The 100 mile cutoff is 30 hours from your assigned start time, and 32 hours for runners 60 and older who take the special 4:00 AM early start. The 50 mile has a hard finish of 12:30 AM regardless of when you started, which works out to about 19.5 hours off a 5:00 AM start. Because the start is staggered in 30 minute waves between 5:00 AM and 6:30 AM, your personal clock depends on the wave the race director puts you in. There are also required check-ins with the timer at points like Simpson Springs, Dugway Topaz Well, Blackrock, and Fish Springs, so confirm the exact current cutoffs and checkpoints in the race handbook before you start.

How does the crew and no-aid-station format work?

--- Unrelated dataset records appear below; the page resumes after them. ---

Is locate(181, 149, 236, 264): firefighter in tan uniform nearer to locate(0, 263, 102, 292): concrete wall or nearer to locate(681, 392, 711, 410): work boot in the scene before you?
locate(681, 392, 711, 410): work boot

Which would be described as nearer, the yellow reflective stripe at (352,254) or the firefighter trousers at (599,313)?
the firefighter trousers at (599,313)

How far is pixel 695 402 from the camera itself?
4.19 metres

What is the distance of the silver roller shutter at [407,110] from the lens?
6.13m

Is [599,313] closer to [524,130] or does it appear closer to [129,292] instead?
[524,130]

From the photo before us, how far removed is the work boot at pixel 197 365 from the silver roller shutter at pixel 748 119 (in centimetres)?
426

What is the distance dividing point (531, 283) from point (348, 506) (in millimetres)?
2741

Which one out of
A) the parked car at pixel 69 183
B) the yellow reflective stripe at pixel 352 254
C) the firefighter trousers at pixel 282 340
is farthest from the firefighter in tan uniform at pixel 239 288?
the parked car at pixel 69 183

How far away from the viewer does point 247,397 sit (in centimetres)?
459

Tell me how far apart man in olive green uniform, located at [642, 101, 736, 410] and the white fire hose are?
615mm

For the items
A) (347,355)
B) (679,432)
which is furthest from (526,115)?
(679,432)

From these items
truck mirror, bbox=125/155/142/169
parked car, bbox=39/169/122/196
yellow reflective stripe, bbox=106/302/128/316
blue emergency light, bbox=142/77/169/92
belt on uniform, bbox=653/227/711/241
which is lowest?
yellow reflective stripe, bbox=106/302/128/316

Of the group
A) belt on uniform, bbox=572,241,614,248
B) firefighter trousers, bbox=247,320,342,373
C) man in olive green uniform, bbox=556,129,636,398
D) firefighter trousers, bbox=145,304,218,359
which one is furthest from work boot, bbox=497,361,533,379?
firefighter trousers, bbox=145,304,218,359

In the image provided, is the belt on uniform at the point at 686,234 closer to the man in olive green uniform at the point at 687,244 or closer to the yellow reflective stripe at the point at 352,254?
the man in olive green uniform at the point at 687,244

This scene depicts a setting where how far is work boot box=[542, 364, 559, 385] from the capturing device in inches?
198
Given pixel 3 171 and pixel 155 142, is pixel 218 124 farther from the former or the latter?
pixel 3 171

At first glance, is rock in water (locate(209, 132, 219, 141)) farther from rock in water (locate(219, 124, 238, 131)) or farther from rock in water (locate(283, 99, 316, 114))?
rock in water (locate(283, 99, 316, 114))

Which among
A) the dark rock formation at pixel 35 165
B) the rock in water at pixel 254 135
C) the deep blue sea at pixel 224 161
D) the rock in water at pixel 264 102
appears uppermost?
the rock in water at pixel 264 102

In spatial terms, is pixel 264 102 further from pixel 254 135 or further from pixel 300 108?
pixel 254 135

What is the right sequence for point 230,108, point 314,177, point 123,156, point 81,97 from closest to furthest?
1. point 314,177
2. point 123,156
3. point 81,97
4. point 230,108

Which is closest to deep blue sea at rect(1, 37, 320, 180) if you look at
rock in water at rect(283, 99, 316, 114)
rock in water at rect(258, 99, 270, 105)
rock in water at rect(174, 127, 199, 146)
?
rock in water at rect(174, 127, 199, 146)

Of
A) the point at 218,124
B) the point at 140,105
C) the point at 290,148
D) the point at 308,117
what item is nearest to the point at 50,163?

This is the defining feature of the race. The course is very remote, there are no traditional aid stations, and a support crew is required. Your family or friends drive the same dirt road and leapfrog ahead of you, handing off fluid, food, gear, and anything else you need for the entire race, which makes it one of the more crew-friendly and social 100 milers around. The 50 mile finishes at the Blackrock Pony Express station site (where there is a big barbeque for runners and crews), and the 100 mile runs out to Fish Springs National Wildlife Refuge and back, finishing at Simpson Springs. There are bathrooms at Simpson Springs and Fish Springs, but otherwise plan to be fully self-supported through your crew.

Is the Pony Express Trail 100 a good first 100 (or first 50)?

Yes, it is one of the more popular places to attempt a first 50 or first 100, precisely because the terrain is forgiving and the format lets your crew support you the whole way. There is no scary vert, no technical trail, and no long unsupported wilderness stretch where a bad patch ends your day alone. That said, do not mistake forgiving for easy. The flat dirt road means near-constant running, which is its own kind of hard on the legs and feet, and the desert is exposed with a real day-to-night temperature swing. If you train your fueling, line up a committed crew, and pace the early miles with restraint, it gives a prepared first-timer a genuine shot at a buckle.

This guide is independent and for planning only. The course details, dates, start waves, cutoffs, checkpoints, and crew rules come from public sources and can change year to year, so confirm the current specifics with the official race before you register or run. The fueling and pacing advice is general and not medical advice.